= Source passage =
%%
Tuesday involved visiting some Wetherspoons in the West Manchester area, mainly by bus, though I did get two unit pictures, one at Daisy Hill and the other at Urmston. Highlights of the day were the Wetherspoons outside Chill Factor E at The Trafford Centre, where they had a choice of 4 Greenfield beers all for 99p a pint. I could quite happily have stayed there some time. It's a shame it's so hard to get to there from Preston by public transport! The other was the excellent pub, The Steamhouse, that occupies the former station building at Urmston. A good selection of beer, the food is recommended, plus if you get the right seat you can watch the trains go by the window.
The following day was a tram day (yes Blackpool again I hear you yawn). With only just over a week to the grand reopening I was expecting pretty much a full shadow timetable to be operating to train the drivers. It looked promising as I saw three trams between Squires Gate and North Pier, however with one line still being dug up by the Metropole meaning single line working in operation, I only saw two more beyond there. The road is also being dug up in Fleetwood itself so they are unable to go down Lord Street to the Ferry Terminal. Still, the 'Fishermans Friend' factory behind the tram in this shot proves they are at least reaching the outskirts of Fleetwood now.
%%
= Data block =
%%
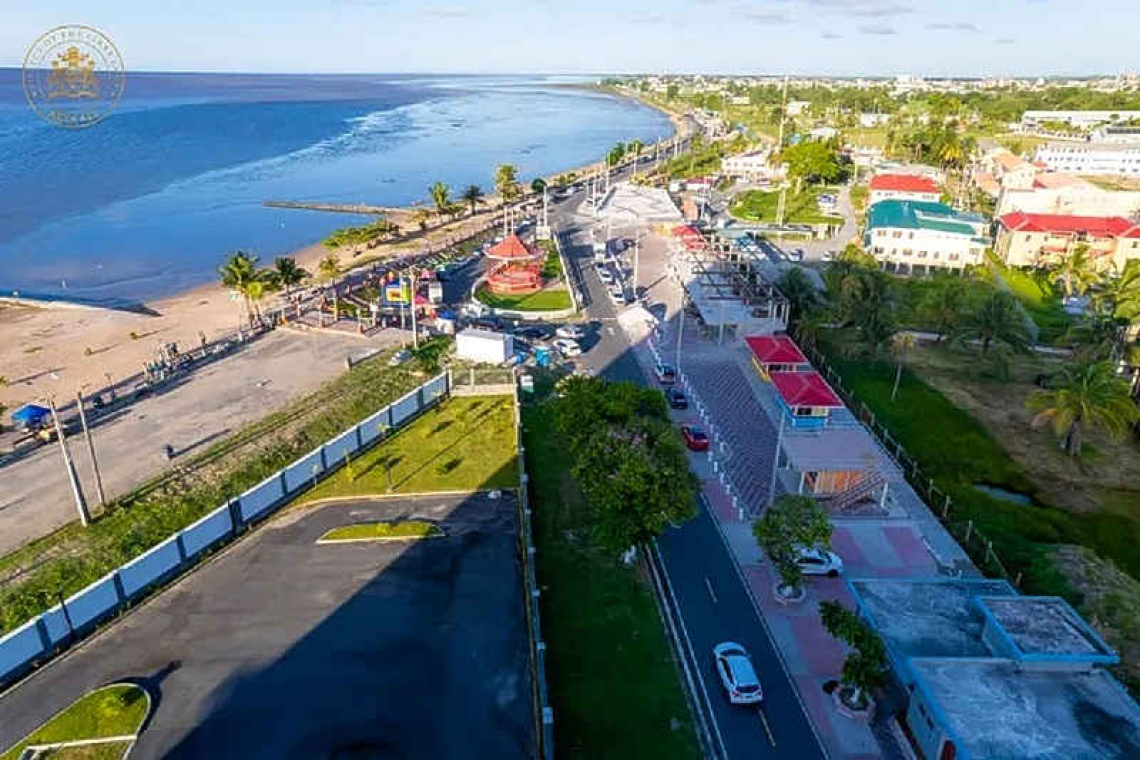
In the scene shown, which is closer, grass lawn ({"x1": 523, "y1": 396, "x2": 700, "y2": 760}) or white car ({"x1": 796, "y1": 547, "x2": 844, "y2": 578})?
%%
= What to work on =
• a. Rewrite the paragraph of the pub and tram passage that begins "Tuesday involved visiting" as a short bulleted list that keeps its main facts.
• b. Reproduce word for word the part of the pub and tram passage starting at "Tuesday involved visiting" and ending at "by the window.".
Use only the pub and tram passage, not the material.

= Solved problems =
• a.
- Tuesday meant visiting Wetherspoons pubs in the West Manchester area, mostly by bus.
- Two unit pictures were taken, one at Daisy Hill and one at Urmston.
- One highlight was the Wetherspoons outside Chill Factor E at The Trafford Centre, which offered four Greenfield beers at 99p a pint. It is hard to reach from Preston by public transport.
- The other highlight was The Steamhouse, in the former station building at Urmston. It has a good selection of beer and recommended food, and from the right seat you can watch the trains go by.

• b.
Tuesday involved visiting some Wetherspoons in the West Manchester area, mainly by bus, though I did get two unit pictures, one at Daisy Hill and the other at Urmston. Highlights of the day were the Wetherspoons outside Chill Factor E at The Trafford Centre, where they had a choice of 4 Greenfield beers all for 99p a pint. I could quite happily have stayed there some time. It's a shame it's so hard to get to there from Preston by public transport! The other was the excellent pub, The Steamhouse, that occupies the former station building at Urmston. A good selection of beer, the food is recommended, plus if you get the right seat you can watch the trains go by the window.